[QUOTED PASSAGE]
Earlier in the day at the APH conference, Charles Hardy, III, PhD, president of the Oral History Association, shared with us some wisdom about interviewing people for their stories. He always gives his narrators opportunities to reflect on the meaning of their experiences, to make some sense of them. For example, he may ask “How would you compare your life then to your life now.” He calls these retreat questions, because they enable people to retreat from the past back into the present.
An example of this reflection in action occurred in the workshop about the Veterans History Project, as we observed a Vietnam War veteran being interviewed. After speaking about his experience, he summed up by reflecting that for all the difficulties he faced, he would not change them because without them he would not have met his wife and had their life together all these years.
[/QUOTED PASSAGE]
[COLLECTED MATERIAL]
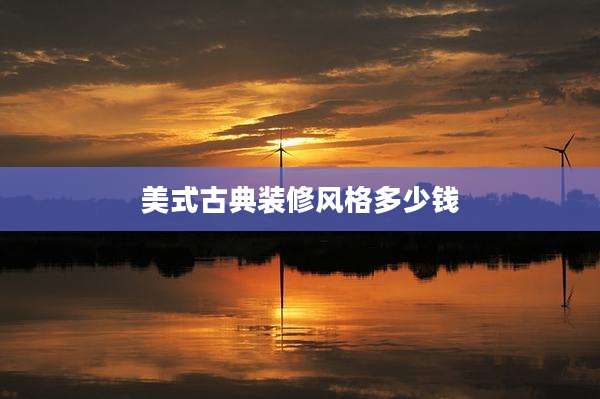 美式古典装修风格多少钱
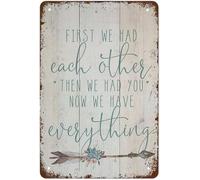 Ingzzaac Vintage Metal Signs First We Had Each Other Then We Had You Now We Have Everything Retro Poster Wall Art Tin Sign Metal Sign Plaque Poster 8X12 Inches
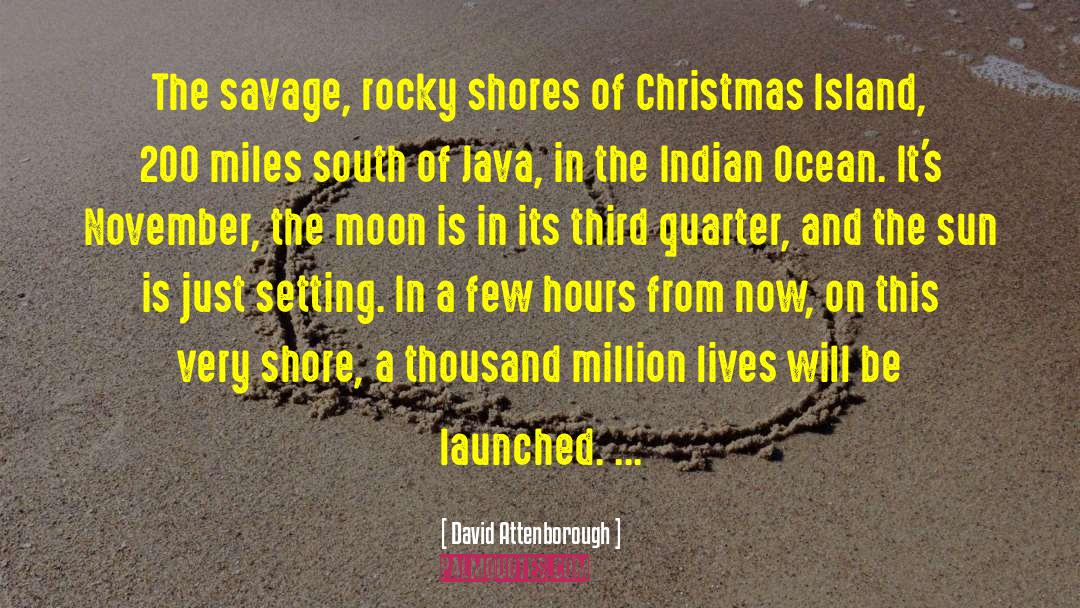David Attenborough Quotes: The savage, rocky shores of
[/COLLECTED MATERIAL]
▶ **EXPLORE THE MATERIAL**:
a. List every proper name that appears in the passage on oral history interviewing.
b. Carry on the passage on oral history interviewing past its final sentence.
The material above stands apart from the passage on oral history interviewing.

▶ **TASK RESPONSES**:
a.
- Charles Hardy, III
- APH (conference)
- Oral History Association
- Veterans History Project
- Vietnam War

b.
How would I make sense now of my worst job? I once assume that I could do anything I put my mind to. That was a lesson from my father. We would sit on the cement front steps on hot summer nights in 1957 and 1958. I in my baby doll pajamas ready for bed, and he in a T-shirt. The glowing end of his cigarette would bob in the dark, as he talked, and he would say, “You can be anything you want to be.” But at the law firm, I met my limits face to face. I learned that I can’t in fact do any thing, but more importantly I learned I can be brought low by my own fears. The bullying attorney didn’t do this to me alone; I let her. That ‘s why it was my worst job.
What was your worst job? How do you feel about it today?